Apart from relatively high sin tax and fuel levy increases, most tax increases were quite modest.  

Though the country’s fiscal position is still precarious, an increase in tax collections gave us some breathing space. In fact, the government collected R100 billion more in tax than it expected to in the current tax year.

Here are four elements of the Budget Speech for 2021/22 that caught my eye:  

  1. Tax increases

The government will not raise any additional tax revenue in this budget, and income tax rates have not changed significantly to support economic recovery. Personal income tax brackets and rebates will increase by 5%, which is just above the inflation rate of 4%. This means that most people will be paying slightly less income tax in real terms, with most relief going to low and middle-income earners. This is a relief both for cash-strapped households and for businesses that depend on their custom. It’s also welcome that new taxes, like a solidarity tax or a wealth tax, weren’t introduced. 

  1. UIF limit increase

It is proposed that the UIF contribution ceiling will be increased to R17 711.58 per month from R14 872 per month with effect from 1 March 2021. The National Treasure will increase the maximum monthly contribution from R148.72 for both the employee and employer to R177.12. This will bring the contribution limit in line with the benefits limit, and it makes sense to increase contributions in a time of high and rising unemployment claims.

  1. Corporate tax rate

The corporate income tax rate will be lowered from 28% to 27% for companies with years of assessment commencing on or after 1 April 2022. Reducing the rate could have a positive effect on wages and employment. I was concerned that the corporate tax rate reduction would be delayed for a long while after the Minister indicated in the supplementary budget speech that measures to broaden the corporate income tax base would be postponed to at least 1 January 2022. 

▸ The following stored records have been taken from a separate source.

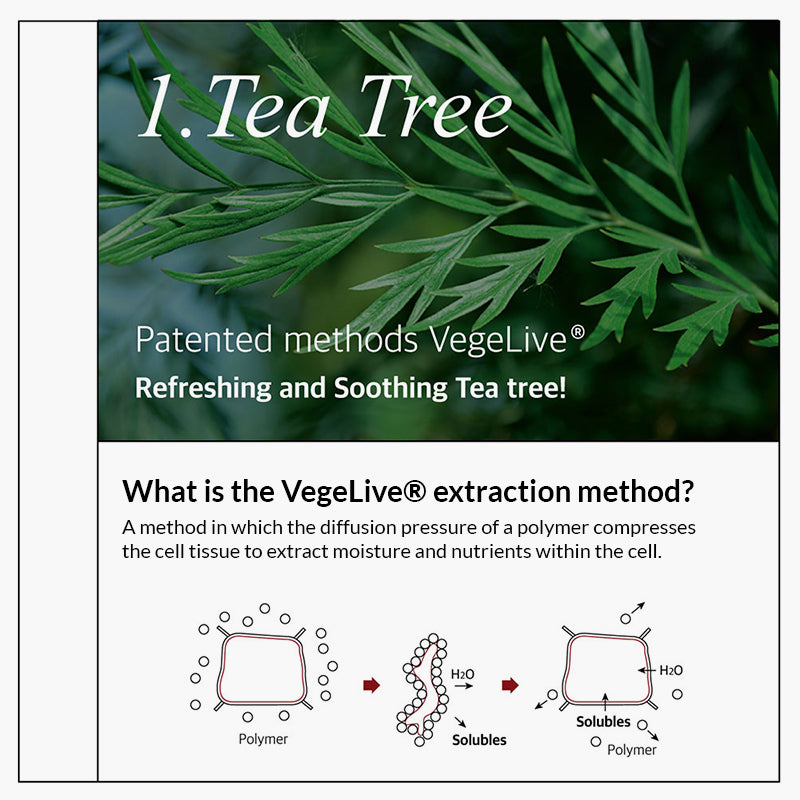 1.Tea Tree

Patented methods VegeLive®

Refreshing and Soothing Tea tree!

What is the VegeLive® extraction method?

A method in which the diffusion pressure of a polymer compresses the cell tissue to extract moisture and nutrients within the cell.

Polymer

$H_2O$

Solubles

$H_2O$

Solubles

Polymer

The Minister also said that the National Treasury would consider further rate decreases to make South Africa’s tax system more attractive. That government will do this in a revenue-neutral manner. 

I was concerned that the corporate tax rate reduction would be delayed for a long while after the Minister indicated in the supplementary budget speech that measures to broaden the corporate income tax base would be postponed to at least 1 January 2022. 

In this video below, I shared her insights and predictions about the expected corporate tax relief measures. 

  1. Home office tax deductions and travel

I’m excited that National Treasury plans to review the current travel and home office allowances, starting with consultations during 2021/2022. With more people working from home, and the remote working trend likely to outlast the pandemic, it is time to start aligning tax deductions for employees with the realities of a new world of work.